## Quoted passage:

----------------------------------------

Five of the most interesting search news stories of the week
While our editor Christopher is busy sunning himself in Miami at SEW Connect, I’m left with the task of this week’s round-up of SEM news.
So we have new Google mobile features, Valentine’s Day search stats and more…
The feature, triggered by searches such as those below, provides ideas for where to go and what to do.
Clicking on more opens up further destination ideas, and takes you away from the organic results altogether.
Ultimately, it can lead to reviews of hotels and tourist spots, and the ability to plan trips on Google.
Travel sites will no doubt be less than impressed with this move, which seems to take attention away from organic results.
However, these are not transactional searches, but queries more likely to be used in the earlier stages of travel planning when looking for ideas.
At the moment, I don’t think travel sites should be too concerned, especially as travel buyers then to take their time and view multiple sources before buying.
Google’s parent company Alphabet nudged ahead of Apple to become the most valuable company in the world, with better than expected results.
The company’s shares rose by 4.7% on Tuesday, meaning Alphabet is now valued at $548 billion compared to Apple’s $534 billion.

----------------------------------------

## Records:
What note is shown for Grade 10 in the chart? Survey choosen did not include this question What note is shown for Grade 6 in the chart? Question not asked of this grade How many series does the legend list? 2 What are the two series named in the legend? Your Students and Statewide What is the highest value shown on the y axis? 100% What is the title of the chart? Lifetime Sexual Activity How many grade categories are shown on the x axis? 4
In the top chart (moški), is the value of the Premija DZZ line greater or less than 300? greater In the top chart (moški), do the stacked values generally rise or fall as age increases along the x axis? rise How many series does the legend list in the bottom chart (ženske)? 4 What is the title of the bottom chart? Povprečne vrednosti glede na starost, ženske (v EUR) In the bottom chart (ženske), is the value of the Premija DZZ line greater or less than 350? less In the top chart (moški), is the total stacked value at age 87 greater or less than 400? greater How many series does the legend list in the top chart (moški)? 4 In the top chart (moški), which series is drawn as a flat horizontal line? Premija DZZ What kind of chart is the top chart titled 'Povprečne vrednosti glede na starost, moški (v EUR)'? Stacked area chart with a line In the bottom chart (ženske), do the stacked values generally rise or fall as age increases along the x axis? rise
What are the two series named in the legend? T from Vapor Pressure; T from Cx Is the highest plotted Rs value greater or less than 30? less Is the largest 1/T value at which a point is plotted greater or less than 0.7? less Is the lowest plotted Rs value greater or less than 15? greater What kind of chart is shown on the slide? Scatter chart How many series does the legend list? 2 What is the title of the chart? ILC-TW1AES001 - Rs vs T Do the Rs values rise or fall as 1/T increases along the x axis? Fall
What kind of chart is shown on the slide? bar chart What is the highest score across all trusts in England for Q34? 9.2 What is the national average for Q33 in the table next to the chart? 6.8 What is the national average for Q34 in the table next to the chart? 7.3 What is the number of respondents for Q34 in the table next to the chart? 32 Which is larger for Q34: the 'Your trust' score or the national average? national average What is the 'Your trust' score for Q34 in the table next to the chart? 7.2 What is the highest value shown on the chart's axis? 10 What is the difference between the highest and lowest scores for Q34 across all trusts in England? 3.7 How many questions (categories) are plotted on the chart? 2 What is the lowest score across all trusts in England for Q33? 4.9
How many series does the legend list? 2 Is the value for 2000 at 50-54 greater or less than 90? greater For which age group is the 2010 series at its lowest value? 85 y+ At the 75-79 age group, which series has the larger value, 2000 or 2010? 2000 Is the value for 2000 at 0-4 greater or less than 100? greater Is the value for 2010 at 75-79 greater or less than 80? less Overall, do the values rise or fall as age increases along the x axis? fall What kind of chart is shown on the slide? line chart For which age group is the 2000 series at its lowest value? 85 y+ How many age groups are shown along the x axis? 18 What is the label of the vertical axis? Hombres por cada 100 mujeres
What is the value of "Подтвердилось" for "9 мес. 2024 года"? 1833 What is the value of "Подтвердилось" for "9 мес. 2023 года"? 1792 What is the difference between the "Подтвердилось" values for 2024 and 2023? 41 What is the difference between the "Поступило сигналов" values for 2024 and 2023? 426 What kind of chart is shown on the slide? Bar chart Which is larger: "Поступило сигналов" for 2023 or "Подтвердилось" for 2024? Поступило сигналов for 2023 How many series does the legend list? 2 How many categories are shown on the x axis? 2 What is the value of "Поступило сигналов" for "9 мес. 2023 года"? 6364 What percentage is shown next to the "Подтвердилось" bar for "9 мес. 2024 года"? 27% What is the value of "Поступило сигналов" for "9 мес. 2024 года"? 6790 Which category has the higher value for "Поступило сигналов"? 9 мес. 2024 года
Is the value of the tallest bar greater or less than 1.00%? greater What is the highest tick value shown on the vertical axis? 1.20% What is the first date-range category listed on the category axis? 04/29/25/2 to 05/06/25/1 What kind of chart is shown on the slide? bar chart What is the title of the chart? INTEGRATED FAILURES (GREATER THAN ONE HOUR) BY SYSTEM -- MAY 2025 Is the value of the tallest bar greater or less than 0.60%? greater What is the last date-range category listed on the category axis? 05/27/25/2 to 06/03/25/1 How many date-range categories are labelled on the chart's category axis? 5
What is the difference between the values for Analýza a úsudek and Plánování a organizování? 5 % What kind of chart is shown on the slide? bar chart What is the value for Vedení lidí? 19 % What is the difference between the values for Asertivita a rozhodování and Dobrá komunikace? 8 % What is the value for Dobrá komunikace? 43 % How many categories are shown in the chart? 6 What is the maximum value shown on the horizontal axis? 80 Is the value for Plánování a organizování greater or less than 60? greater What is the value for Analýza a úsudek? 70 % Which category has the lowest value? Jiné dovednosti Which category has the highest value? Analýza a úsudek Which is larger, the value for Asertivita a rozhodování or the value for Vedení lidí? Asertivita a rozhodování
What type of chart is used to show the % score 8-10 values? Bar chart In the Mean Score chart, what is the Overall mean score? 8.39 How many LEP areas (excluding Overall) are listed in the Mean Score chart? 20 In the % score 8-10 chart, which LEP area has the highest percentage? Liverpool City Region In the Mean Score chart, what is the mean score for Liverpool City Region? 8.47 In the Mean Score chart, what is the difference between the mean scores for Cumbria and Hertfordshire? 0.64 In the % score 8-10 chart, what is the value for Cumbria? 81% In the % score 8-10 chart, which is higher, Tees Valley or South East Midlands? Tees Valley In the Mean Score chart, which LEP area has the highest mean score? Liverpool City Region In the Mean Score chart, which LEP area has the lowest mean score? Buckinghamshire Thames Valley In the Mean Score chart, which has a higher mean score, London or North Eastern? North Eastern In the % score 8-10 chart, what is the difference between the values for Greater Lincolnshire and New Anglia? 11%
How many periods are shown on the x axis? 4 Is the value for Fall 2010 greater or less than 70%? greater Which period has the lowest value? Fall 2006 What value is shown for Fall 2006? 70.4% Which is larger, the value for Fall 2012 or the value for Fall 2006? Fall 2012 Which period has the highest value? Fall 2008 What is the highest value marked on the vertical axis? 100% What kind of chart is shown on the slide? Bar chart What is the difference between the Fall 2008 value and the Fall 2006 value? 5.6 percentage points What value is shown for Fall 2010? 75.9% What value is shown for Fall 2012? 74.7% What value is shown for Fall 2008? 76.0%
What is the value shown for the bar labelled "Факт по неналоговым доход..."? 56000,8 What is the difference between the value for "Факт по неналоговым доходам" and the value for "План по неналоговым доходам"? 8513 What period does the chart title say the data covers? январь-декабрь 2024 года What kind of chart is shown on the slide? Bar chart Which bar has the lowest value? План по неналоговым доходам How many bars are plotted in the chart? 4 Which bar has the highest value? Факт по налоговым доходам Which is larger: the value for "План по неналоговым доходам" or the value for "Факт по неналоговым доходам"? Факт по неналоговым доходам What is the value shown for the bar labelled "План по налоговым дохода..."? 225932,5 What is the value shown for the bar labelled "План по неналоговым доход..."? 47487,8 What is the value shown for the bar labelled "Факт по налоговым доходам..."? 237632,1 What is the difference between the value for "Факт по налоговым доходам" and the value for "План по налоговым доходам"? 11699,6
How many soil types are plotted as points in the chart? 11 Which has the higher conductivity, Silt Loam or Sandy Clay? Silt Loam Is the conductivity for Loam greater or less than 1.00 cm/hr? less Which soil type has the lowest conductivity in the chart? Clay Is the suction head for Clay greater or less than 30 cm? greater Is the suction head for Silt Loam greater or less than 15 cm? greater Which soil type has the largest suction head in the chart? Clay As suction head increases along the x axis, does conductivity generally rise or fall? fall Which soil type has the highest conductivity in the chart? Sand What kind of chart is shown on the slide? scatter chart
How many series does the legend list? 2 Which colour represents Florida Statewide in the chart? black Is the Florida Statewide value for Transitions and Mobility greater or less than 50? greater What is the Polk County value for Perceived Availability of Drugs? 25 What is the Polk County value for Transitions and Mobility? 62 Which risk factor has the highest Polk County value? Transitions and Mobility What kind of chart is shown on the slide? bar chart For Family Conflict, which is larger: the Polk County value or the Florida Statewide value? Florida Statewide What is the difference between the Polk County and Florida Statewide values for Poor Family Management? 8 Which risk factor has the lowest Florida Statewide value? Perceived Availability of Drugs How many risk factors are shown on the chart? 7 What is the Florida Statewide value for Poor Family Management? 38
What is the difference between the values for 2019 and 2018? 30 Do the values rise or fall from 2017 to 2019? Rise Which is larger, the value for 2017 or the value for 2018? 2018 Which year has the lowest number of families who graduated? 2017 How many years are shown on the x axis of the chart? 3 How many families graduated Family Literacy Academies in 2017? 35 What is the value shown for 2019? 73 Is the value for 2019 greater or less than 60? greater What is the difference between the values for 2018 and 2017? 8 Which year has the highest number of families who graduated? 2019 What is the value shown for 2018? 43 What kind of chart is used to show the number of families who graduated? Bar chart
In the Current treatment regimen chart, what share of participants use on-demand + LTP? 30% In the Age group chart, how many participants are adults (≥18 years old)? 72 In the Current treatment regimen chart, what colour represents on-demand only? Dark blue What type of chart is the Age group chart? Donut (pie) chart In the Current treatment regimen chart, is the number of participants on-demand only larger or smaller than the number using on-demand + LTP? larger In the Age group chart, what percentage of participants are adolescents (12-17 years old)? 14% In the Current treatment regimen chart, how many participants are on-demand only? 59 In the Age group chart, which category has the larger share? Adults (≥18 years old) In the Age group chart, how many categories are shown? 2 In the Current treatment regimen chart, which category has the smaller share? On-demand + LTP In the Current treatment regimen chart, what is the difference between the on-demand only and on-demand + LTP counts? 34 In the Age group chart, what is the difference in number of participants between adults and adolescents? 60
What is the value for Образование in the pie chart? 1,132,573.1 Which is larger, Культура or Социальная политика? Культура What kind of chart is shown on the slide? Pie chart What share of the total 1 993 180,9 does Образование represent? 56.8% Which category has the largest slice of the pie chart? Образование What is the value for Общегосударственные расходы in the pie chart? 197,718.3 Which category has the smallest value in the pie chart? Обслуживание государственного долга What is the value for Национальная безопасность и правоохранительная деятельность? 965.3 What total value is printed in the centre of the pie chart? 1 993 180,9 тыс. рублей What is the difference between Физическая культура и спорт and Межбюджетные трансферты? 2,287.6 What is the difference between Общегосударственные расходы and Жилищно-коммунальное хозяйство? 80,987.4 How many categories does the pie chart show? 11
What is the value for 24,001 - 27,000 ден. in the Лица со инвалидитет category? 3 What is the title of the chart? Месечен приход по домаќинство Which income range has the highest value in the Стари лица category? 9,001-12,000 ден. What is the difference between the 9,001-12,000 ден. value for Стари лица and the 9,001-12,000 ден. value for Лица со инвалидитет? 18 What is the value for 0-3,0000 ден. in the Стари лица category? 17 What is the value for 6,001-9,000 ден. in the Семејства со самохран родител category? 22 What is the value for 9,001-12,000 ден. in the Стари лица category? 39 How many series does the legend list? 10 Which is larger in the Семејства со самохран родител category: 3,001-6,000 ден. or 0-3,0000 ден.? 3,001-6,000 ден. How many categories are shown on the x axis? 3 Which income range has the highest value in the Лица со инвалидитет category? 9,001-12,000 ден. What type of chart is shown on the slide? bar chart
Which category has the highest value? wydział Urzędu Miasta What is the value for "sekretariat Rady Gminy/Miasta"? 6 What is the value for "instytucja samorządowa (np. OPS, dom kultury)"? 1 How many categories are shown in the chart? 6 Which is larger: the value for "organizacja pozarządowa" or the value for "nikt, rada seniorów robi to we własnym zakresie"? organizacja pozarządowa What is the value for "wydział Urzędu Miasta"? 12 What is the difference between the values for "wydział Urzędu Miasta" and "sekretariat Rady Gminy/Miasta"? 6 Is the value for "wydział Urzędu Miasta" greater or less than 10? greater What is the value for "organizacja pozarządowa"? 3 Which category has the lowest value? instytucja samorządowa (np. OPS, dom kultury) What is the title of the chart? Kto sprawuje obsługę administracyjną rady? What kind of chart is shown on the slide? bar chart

----------------------------------------

## Goal of the exercise:
Can you repeat the part of the search news round-up that opens with "At the moment, I" and closes with "Apple’s $534 billion.", renaming "Alphabet" to "Alphabet Inc." throughout?

## Response below:
At the moment, I don’t think travel sites should be too concerned, especially as travel buyers then to take their time and view multiple sources before buying.
Google’s parent company Alphabet Inc. nudged ahead of Apple to become the most valuable company in the world, with better than expected results.
The company’s shares rose by 4.7% on Tuesday, meaning Alphabet Inc. is now valued at $548 billion compared to Apple’s $534 billion.